3- Qu’est-ce qui nous distingue de nos alliés américains en matière de contre-insurrection?

    Sur les principes, il n’y a rien qui nous distingue véritablement des Américains, ne serait-ce d’ailleurs que parce que ces derniers s’inspirent beaucoup de nous et des Britanniques. Dans la pratique les choses sont assez différentes, car la culture militaire américaine, centrée sur la destruction rapide de la force armée adverse par un déploiement massif de moyens matériels, est inadaptée à ce type de conflit.

    Simultanément, comme la nation française ne fait pas le même effort pour sa défense que la nation américaine, nous sommes condamnés à rester des acteurs secondaires à côté des Américains, et à attendre que ceux-ci modifient leur comportement pour obtenir des résultats efficaces. Cela a été en partir le cas en Irak, ce qui a permis de rétablir en 2007 une situation largement compromise, mais il y a encore beaucoup de chemin à faire en Afghanistan. C’est la tâche que s’est fixée le nouveau commandant de la coalition, le Général Mc Chrystal.

4- Avec l’Afghanistan, les forces armées françaises redécouvrent une situation de guerre. Quel en est l’impact sur les hommes, le matériel, la doctrine d’engagement de nos forces?

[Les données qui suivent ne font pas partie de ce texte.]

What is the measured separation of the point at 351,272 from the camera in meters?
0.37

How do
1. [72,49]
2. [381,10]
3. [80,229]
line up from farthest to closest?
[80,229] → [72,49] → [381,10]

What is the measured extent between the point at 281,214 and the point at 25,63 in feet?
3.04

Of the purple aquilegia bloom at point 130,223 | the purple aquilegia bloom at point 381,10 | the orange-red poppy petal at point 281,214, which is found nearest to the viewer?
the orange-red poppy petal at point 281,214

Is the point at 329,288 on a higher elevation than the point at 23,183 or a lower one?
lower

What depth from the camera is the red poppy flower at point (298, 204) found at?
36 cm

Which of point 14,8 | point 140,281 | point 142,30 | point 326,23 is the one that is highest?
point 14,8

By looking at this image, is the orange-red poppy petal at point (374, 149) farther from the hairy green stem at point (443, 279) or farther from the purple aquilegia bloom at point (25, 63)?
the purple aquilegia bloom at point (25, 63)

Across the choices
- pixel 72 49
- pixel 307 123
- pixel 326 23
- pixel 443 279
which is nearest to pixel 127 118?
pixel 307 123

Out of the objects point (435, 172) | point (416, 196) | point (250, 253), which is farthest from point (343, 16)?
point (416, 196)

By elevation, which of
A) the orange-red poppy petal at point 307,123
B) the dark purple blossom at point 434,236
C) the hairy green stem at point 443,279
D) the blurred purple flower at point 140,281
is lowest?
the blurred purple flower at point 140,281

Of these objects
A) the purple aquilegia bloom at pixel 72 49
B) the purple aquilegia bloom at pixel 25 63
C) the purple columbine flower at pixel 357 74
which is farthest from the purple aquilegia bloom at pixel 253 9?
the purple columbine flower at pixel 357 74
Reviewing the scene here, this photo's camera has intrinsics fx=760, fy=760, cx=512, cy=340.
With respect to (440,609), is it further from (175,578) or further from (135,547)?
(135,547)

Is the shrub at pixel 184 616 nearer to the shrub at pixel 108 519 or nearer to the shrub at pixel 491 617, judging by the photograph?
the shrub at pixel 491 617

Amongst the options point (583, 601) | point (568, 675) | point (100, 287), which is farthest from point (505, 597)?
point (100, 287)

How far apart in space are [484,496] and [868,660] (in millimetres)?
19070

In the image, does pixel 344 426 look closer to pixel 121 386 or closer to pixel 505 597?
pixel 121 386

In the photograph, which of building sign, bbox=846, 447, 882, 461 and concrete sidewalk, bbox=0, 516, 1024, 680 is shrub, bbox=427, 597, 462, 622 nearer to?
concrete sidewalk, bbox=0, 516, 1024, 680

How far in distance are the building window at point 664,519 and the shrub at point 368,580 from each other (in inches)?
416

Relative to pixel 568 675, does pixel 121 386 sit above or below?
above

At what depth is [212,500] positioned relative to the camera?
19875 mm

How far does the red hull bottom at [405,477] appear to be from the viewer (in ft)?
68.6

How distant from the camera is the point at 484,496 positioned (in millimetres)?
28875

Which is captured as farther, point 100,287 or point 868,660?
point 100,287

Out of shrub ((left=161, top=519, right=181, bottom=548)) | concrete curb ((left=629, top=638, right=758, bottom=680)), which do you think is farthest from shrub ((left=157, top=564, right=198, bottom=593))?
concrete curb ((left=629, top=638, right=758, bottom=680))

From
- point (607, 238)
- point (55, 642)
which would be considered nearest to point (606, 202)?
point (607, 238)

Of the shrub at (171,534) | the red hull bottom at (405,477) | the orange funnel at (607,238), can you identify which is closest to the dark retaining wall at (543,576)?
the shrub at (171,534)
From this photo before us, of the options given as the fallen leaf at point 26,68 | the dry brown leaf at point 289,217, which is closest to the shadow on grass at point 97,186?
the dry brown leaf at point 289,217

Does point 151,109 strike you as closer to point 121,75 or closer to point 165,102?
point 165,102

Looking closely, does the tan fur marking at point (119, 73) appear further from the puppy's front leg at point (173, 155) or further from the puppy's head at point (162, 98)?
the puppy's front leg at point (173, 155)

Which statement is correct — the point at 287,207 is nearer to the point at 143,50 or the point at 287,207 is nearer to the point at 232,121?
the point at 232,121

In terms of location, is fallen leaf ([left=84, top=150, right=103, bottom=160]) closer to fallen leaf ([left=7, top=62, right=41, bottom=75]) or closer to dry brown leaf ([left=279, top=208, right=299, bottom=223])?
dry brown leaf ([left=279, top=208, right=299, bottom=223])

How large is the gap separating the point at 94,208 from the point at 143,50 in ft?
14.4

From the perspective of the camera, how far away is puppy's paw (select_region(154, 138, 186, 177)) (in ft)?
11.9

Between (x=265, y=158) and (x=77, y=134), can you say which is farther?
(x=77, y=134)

    Le métier des armes n’a jamais cessé d’être violent et dangereux. Rappelons qu’en 1978 lorsque nous menons simultanément une opération à Kolwezi, au Zaïre, et surtout au Tchad, nous perdons 33 soldats en quelques semaines. Plus de 100 soldats français sont morts au Liban depuis 1978. À Sarajevo en 1993, j’ai vu un soldat français tomber sous les balles ou les éclats d’obus en moyenne tous les six jours pendant six mois. Il est vrai cependant qu’avec l’engagement français dans la province de Kapisa en Afghanistan, nous nous retrouvons véritablement dans une situation de guerre face à un ennemi d'autant plus redoutable qu'il est incrusté dans la population locale.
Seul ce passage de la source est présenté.